THIS STORY HAS BEEN FORMATTED FOR EASY PRINTING

Imagine being called a 'Survivor' amid such pristine serenity

Email|Print|Single Page| Text size + By Jonathan Bloom
Globe Correspondent / December 7, 2003

AITUTAKI, Cook Islands -- If Rarotonga is small, Aitutaki is Gilligan's Island tiny. With a population of 1,500, its claim to fame is its uninterrupted stretches of beach.

On Rarotonga, when locals ask if you've been to ''the outer islands," they mean Aitutaki. The impossibly scenic island chain is a triangle of connected islands, or motus, surrounding a central lagoon. The islands are pristine; they filmed the original (British) ''Survivor" here. After a few hours cruising through Aitutaki's lagoon, I was considering marooning myself -- even without the lure of a cash payoff.

With Air Rarotonga's day trip and overnight packages, there's no reason not to go. Basically, for $250, Air Rarotonga makes it all happen, providing air, land, and sea transport and a full day's activities. The view from the one-hour flight provides a nice orientation to Aitutaki. Upon arriving, Aitutaki's airport sets the sparse mood. There is a roof, but no walls, a ticket counter, and one convenience store.
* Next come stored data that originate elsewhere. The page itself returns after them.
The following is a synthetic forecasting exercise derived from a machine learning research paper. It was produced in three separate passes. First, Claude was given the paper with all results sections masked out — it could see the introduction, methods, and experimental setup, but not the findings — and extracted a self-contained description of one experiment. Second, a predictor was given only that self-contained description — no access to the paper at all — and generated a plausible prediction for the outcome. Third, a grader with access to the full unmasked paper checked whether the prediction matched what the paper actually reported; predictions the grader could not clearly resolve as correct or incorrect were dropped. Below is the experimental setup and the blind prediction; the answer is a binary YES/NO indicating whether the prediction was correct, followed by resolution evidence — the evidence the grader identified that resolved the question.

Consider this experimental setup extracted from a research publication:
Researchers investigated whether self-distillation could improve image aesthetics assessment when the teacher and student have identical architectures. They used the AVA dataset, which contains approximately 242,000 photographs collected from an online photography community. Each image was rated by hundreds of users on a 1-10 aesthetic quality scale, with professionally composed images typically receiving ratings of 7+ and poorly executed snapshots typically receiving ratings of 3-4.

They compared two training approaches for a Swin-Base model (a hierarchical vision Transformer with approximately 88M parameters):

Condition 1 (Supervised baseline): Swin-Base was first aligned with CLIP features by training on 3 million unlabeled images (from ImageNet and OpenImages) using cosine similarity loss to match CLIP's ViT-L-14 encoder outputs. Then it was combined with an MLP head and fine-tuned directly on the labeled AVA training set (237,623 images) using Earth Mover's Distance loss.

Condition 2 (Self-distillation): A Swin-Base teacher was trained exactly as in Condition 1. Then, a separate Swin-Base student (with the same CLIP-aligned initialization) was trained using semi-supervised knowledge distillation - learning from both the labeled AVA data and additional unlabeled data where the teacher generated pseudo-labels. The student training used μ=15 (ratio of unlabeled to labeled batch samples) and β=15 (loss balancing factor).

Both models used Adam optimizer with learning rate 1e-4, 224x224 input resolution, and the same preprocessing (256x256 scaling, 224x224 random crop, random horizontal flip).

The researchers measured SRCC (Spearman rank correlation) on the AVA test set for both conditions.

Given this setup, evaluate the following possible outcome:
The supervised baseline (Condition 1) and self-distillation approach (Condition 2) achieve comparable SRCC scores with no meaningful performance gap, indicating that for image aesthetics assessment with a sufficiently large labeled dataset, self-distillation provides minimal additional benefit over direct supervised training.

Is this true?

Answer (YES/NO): NO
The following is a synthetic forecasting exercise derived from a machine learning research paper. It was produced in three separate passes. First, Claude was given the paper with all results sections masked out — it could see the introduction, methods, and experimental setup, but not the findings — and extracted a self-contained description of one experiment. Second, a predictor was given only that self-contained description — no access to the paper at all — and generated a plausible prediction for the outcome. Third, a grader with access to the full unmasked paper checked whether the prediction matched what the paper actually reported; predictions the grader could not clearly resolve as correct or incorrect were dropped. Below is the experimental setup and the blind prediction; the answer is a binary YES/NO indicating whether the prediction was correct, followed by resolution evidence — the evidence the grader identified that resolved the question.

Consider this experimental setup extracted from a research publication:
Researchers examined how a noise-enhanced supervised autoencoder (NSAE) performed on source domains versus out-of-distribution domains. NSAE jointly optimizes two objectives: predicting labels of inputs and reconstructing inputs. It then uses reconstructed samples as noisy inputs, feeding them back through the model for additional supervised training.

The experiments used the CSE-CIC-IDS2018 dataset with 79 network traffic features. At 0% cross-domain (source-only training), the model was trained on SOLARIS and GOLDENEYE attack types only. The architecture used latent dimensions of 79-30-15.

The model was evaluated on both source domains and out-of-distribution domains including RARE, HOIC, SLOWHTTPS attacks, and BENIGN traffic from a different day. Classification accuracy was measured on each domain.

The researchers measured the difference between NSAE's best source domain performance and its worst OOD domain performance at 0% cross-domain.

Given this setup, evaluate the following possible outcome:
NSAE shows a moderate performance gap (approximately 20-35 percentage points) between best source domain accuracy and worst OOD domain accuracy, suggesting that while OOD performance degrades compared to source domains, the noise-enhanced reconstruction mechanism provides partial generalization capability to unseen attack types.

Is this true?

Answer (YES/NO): YES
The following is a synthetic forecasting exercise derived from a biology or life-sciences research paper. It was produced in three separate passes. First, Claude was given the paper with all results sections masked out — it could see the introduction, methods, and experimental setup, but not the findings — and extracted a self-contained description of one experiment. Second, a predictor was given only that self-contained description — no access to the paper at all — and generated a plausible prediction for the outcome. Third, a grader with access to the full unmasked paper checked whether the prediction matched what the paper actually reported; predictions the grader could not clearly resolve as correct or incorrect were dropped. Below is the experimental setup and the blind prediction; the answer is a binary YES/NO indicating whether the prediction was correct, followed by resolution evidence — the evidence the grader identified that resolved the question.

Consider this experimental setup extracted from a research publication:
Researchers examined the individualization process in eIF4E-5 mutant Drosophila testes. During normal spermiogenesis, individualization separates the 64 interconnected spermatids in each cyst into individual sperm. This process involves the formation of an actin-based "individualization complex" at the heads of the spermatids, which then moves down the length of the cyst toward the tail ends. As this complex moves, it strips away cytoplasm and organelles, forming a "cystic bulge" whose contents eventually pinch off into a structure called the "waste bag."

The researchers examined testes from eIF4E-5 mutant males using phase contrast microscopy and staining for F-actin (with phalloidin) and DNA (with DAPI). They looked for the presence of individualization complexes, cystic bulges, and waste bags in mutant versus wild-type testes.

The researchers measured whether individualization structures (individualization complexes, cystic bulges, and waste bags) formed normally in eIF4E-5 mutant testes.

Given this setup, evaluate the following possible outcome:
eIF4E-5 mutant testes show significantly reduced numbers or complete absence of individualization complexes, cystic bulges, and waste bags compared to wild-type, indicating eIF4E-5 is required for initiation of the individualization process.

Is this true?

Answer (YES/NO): NO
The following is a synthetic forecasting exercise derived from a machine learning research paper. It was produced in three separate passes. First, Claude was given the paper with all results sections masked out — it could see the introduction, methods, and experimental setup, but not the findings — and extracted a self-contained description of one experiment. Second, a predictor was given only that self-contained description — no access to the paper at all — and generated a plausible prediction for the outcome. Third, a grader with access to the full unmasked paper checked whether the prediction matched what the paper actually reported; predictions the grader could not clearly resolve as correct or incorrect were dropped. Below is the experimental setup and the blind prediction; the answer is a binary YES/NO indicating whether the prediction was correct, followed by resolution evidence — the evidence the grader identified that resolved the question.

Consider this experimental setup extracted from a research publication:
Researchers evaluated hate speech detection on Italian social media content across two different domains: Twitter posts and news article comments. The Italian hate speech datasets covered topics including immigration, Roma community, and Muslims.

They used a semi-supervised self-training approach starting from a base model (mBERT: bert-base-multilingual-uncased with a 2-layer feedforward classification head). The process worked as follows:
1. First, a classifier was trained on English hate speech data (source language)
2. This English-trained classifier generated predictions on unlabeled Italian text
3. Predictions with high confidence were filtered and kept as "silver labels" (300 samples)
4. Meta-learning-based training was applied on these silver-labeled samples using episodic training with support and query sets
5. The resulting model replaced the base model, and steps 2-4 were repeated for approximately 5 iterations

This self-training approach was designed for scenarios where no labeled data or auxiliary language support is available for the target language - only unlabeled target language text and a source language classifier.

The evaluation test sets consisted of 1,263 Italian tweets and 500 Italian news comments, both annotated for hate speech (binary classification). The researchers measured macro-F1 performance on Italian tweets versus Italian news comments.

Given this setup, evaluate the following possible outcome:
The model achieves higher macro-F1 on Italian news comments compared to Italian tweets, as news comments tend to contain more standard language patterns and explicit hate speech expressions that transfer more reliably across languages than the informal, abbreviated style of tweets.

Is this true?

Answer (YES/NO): NO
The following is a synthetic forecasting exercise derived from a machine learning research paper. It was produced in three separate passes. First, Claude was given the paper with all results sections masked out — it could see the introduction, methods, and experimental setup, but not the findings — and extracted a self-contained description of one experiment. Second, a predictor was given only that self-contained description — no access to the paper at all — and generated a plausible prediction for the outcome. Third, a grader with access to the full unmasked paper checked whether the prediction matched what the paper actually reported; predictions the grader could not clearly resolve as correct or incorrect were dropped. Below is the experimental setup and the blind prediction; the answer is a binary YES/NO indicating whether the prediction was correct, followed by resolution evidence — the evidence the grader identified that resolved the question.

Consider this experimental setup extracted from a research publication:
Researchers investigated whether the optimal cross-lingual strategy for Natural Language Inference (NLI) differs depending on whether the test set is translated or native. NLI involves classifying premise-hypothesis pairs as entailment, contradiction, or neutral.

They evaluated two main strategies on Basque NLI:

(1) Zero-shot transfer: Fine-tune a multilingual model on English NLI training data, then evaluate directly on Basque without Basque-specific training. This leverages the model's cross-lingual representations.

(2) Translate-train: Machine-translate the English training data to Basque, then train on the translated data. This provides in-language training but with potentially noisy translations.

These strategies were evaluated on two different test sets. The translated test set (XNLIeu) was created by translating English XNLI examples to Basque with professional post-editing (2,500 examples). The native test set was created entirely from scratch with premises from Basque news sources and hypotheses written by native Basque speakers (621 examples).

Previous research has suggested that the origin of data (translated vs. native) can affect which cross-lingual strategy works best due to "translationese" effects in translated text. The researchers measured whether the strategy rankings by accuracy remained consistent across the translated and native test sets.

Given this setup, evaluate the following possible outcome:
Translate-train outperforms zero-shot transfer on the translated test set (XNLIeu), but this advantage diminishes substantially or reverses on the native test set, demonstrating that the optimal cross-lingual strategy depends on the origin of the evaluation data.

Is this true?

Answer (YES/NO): NO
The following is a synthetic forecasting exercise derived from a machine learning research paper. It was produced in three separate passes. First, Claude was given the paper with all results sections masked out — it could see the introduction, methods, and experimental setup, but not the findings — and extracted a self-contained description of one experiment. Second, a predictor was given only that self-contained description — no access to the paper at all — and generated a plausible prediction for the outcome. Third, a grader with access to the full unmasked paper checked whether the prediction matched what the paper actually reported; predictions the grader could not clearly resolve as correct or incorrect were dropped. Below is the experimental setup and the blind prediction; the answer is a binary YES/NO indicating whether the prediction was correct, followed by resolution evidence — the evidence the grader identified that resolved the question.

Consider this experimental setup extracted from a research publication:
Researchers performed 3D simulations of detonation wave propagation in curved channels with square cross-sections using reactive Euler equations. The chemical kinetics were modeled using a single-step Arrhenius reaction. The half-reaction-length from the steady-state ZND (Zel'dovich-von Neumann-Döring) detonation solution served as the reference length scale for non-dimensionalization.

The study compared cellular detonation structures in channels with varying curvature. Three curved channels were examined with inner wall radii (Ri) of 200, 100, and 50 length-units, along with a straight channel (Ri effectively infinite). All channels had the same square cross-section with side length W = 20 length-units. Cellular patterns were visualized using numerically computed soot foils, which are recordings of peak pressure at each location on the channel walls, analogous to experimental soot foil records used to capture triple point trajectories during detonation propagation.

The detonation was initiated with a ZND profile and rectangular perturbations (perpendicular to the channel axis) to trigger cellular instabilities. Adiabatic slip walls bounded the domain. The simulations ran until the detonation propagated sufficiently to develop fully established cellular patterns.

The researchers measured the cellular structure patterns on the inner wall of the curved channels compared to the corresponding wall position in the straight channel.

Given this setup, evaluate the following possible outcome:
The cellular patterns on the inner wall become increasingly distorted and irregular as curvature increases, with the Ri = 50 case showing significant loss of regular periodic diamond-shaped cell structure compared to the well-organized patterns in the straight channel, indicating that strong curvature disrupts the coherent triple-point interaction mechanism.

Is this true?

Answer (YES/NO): NO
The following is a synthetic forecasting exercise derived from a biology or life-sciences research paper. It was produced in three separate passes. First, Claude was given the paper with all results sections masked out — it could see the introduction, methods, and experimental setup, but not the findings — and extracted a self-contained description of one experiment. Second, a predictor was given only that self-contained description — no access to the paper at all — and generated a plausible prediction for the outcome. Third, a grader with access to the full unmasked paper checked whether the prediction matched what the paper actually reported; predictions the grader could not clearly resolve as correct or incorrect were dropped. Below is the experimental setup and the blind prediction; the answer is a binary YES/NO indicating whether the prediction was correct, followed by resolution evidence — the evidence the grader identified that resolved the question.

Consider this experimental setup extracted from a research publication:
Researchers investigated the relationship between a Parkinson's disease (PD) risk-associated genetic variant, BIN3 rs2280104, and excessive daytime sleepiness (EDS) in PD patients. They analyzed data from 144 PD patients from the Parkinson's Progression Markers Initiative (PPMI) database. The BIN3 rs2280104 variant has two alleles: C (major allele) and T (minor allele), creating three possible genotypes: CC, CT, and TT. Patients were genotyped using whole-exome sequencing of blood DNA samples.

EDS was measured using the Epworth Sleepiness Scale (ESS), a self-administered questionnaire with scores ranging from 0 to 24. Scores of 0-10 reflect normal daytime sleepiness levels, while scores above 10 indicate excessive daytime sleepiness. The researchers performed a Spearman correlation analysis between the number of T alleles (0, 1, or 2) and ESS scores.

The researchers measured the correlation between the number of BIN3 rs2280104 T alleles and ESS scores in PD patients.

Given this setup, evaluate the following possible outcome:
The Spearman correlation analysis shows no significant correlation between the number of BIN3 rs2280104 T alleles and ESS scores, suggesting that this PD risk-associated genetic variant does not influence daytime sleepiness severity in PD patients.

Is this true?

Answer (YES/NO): NO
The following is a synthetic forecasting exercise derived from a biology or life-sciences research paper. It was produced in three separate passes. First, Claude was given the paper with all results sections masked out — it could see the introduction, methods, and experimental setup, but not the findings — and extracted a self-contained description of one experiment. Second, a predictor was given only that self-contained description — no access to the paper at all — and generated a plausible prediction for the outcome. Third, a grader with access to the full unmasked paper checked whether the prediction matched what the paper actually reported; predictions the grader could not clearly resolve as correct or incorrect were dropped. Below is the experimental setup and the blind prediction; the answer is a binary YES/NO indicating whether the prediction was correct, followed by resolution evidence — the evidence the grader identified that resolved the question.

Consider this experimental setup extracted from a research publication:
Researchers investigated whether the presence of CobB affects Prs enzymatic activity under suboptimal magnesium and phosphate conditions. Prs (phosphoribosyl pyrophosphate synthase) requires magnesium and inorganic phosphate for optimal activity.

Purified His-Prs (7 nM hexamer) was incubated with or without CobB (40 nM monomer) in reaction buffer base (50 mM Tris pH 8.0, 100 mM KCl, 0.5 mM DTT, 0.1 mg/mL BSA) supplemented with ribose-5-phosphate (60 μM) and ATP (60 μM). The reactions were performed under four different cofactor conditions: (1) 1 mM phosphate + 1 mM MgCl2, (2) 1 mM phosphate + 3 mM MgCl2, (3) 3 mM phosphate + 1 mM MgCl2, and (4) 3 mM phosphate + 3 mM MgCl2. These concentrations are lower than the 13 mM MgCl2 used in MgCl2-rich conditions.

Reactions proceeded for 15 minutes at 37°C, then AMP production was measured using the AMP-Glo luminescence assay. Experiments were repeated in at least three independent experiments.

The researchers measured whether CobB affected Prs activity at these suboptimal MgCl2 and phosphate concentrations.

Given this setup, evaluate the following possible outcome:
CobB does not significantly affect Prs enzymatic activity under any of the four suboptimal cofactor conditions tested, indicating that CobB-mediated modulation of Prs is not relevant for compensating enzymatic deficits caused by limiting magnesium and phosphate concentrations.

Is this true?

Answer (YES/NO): NO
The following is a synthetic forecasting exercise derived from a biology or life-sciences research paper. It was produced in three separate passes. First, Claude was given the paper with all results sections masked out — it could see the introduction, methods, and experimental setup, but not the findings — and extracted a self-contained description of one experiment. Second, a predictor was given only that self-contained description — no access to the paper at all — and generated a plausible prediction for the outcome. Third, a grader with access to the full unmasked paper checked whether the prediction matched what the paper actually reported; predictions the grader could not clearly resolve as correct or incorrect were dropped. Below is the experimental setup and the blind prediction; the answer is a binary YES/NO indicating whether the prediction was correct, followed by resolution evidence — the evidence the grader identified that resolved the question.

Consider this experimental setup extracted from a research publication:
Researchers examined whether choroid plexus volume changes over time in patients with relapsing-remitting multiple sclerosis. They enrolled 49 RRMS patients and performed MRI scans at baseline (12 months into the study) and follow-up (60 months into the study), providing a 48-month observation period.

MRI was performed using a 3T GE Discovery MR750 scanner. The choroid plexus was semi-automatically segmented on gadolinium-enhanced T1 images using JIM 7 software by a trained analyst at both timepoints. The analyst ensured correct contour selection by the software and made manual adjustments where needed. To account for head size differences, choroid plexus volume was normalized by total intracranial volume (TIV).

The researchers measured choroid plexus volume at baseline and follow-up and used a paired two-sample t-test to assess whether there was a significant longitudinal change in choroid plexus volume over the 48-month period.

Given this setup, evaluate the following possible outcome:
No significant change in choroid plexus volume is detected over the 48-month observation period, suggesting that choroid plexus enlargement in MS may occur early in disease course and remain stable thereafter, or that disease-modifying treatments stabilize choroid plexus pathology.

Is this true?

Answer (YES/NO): YES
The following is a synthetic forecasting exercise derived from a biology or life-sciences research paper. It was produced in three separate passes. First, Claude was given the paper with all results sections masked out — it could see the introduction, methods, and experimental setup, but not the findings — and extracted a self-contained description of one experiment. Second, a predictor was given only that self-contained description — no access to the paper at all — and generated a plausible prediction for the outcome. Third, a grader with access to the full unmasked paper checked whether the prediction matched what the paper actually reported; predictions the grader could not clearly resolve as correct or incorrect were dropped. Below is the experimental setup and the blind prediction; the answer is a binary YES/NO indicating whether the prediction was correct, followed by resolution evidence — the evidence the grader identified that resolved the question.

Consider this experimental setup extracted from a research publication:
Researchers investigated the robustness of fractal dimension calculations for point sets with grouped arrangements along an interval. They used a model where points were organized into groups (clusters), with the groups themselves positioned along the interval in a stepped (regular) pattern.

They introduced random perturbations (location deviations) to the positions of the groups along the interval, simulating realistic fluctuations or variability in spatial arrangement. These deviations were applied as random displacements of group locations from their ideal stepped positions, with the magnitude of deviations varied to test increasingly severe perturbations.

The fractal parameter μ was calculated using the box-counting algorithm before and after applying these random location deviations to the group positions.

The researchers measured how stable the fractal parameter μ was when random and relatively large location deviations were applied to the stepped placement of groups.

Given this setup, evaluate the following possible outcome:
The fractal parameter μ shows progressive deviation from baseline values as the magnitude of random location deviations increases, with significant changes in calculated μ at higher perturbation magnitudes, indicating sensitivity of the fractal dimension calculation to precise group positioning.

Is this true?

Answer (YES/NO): NO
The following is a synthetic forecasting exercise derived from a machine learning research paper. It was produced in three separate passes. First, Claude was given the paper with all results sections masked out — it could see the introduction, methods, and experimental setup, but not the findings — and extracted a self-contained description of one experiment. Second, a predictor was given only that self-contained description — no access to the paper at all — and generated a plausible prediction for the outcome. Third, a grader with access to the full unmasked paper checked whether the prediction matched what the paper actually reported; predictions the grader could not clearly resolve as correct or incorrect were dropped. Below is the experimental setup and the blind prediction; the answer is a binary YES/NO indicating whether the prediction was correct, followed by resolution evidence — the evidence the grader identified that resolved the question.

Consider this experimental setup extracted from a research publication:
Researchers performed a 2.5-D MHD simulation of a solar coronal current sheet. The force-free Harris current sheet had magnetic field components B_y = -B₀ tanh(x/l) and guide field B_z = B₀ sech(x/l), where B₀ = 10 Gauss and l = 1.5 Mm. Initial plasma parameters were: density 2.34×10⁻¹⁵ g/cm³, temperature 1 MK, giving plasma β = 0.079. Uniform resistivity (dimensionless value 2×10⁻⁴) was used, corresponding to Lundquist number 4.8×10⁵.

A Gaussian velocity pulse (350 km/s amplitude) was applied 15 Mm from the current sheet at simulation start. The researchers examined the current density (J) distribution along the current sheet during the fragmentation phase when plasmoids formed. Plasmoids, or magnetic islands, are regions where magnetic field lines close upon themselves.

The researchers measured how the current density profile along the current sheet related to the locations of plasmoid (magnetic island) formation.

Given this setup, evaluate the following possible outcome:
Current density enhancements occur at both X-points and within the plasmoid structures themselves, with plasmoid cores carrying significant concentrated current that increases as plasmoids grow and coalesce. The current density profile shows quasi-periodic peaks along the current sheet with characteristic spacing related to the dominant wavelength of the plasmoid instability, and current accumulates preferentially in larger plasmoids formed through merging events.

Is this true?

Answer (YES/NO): NO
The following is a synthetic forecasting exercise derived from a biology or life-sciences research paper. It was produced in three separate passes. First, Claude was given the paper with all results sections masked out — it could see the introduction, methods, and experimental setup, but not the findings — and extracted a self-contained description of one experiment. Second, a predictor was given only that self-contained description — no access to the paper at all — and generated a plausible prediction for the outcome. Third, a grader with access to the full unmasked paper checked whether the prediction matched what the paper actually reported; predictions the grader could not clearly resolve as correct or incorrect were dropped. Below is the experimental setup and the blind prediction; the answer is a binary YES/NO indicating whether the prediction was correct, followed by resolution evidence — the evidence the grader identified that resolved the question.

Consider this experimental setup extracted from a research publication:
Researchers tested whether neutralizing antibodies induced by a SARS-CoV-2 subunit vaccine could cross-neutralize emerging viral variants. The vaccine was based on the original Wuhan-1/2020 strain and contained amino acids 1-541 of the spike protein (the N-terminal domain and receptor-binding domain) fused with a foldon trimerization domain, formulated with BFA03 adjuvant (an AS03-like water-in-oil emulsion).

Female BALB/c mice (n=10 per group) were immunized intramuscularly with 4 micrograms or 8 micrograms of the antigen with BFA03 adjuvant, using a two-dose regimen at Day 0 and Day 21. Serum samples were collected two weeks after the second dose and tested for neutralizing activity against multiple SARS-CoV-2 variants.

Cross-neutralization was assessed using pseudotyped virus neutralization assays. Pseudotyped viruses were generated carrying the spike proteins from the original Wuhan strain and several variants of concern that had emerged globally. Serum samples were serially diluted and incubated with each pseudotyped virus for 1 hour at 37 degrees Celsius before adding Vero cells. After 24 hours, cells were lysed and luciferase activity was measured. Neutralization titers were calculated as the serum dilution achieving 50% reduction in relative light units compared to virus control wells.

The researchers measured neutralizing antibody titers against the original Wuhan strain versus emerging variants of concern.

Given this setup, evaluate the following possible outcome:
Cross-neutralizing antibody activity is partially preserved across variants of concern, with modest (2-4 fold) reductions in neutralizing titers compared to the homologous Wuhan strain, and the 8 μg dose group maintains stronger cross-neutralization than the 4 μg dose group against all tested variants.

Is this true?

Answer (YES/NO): NO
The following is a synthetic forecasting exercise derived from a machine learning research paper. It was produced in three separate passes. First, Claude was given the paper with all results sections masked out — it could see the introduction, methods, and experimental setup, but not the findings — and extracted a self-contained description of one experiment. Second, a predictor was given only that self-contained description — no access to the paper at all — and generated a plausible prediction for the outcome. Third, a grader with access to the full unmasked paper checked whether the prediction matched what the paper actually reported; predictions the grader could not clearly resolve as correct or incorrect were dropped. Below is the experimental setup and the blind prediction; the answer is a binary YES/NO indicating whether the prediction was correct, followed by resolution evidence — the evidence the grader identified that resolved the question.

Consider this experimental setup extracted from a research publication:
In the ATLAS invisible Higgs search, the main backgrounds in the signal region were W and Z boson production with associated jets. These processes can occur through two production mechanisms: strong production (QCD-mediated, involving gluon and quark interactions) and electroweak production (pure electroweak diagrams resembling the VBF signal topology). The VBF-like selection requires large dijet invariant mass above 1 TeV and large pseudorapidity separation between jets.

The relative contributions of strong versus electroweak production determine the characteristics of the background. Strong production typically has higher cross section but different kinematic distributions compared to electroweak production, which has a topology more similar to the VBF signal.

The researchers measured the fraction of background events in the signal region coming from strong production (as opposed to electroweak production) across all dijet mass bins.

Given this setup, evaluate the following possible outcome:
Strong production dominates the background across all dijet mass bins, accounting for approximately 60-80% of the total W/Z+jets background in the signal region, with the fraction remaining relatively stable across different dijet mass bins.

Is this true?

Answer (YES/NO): NO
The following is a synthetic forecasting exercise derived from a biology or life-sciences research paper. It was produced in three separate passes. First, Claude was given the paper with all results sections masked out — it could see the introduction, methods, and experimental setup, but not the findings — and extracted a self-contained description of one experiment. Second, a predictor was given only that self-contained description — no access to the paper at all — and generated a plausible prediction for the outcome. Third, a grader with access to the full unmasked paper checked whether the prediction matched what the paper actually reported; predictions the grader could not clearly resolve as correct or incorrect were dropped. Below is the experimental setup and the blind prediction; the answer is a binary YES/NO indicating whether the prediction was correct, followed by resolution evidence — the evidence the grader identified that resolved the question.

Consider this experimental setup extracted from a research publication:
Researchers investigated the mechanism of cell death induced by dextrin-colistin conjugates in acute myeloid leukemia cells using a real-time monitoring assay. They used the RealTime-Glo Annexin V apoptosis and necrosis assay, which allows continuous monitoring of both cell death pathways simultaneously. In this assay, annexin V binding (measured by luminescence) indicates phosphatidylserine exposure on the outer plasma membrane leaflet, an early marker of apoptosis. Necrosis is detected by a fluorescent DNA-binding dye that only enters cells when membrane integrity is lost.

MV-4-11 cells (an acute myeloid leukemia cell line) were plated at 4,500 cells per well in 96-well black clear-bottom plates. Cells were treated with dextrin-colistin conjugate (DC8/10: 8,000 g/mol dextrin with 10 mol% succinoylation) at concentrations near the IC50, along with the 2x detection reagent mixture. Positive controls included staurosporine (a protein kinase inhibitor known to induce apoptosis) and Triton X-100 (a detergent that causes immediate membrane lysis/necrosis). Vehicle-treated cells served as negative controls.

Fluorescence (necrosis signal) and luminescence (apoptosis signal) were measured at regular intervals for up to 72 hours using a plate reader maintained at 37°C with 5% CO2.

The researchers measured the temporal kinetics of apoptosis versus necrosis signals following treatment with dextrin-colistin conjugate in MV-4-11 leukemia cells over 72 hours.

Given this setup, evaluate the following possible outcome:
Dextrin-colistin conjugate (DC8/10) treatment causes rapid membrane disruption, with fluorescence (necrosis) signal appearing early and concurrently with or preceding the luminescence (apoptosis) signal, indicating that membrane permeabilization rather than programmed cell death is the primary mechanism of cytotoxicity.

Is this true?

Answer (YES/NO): NO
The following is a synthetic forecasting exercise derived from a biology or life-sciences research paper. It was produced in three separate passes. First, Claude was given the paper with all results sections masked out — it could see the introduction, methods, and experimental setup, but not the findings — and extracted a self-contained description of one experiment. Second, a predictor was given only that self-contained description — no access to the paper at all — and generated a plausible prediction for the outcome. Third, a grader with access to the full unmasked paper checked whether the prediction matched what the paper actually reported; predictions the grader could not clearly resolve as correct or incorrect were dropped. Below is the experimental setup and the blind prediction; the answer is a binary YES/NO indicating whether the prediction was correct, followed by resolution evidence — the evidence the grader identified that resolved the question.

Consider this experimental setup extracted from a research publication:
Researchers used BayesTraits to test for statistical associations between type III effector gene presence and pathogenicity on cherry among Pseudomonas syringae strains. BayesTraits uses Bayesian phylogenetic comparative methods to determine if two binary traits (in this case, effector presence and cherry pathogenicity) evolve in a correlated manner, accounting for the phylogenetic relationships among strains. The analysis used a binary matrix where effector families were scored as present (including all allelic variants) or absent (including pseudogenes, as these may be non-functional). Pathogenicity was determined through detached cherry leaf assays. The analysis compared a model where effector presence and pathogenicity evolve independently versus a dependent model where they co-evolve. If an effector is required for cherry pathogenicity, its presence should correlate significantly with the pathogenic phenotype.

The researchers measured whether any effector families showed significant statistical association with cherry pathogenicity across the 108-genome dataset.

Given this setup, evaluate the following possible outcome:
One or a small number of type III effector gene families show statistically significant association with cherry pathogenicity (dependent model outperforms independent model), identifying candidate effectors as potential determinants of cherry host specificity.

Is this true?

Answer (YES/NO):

Our guide, Philip Vakatini, herded the group onto a homemade bus. The plywood vehicle looked like as if had been rigged up by Gilligan and the Professor, with two parallel benches, particle-board sides, and a coconut-frond rear panel. With Philip behind the wheel, we headed toward ''town," the tiny congregation of one-story buildings with a bank, cafe, souvenir shop, and growers' market. While I expected the vendors would perk up at the sight of a new batch of tourists, it was refreshing to find that I had overestimated our novelty. Yet, the produce stall owner was happy to transform a young coconut, or nu, into a refreshing drink. It only took a few machete whacks and the brown coconut was both cup and beverage.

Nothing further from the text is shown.